→ Set problem
Which lines in the entries below contain the word "upper", with case counting? Gather every such line.

→ Source data
==*==
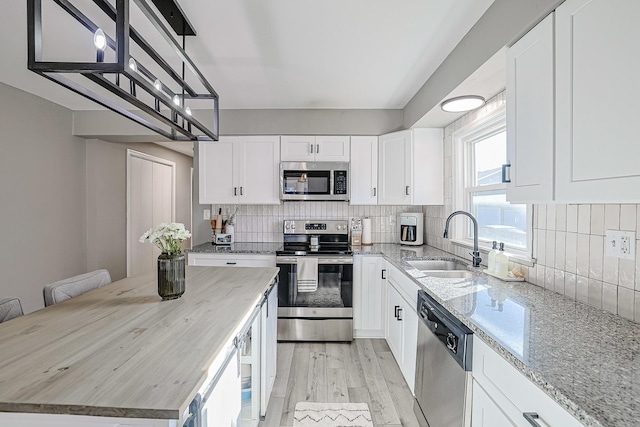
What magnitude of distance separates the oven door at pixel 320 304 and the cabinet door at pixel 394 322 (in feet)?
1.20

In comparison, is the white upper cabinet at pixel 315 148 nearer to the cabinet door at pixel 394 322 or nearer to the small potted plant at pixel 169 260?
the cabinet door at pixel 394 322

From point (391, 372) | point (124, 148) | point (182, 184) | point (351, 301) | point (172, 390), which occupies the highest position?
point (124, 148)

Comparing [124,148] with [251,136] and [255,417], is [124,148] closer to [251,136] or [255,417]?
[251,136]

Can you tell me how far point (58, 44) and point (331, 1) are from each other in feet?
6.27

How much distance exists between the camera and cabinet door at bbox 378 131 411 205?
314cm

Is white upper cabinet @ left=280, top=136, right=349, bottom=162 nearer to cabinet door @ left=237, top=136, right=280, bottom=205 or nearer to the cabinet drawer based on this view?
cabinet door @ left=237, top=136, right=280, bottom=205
==*==
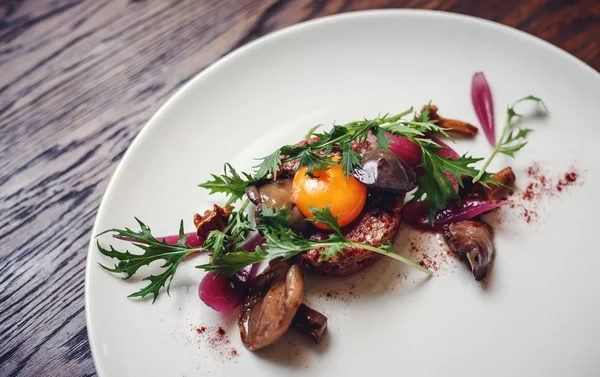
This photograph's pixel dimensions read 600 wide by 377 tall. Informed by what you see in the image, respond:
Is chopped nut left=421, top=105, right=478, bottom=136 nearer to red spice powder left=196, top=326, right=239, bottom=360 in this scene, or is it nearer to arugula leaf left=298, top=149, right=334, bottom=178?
==*==
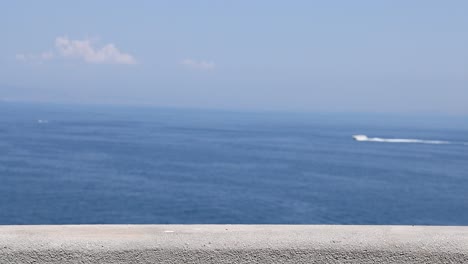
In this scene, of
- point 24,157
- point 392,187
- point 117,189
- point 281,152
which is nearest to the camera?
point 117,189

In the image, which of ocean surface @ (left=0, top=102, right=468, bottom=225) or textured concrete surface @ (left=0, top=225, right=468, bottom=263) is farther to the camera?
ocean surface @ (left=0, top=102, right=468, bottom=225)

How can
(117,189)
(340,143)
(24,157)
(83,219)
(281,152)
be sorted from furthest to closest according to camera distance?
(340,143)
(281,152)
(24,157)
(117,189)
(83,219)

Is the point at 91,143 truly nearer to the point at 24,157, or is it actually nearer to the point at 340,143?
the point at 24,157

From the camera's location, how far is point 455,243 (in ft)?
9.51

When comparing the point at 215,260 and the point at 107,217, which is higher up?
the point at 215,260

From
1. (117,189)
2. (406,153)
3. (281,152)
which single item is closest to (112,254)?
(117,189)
==*==
→ Correct response
In comparison, is the white upper cabinet at pixel 315 148 nearer to the cabinet door at pixel 394 322 or nearer to the small potted plant at pixel 169 260?
Is white upper cabinet @ left=280, top=136, right=349, bottom=162 nearer to cabinet door @ left=237, top=136, right=280, bottom=205 or nearer to the cabinet drawer based on this view?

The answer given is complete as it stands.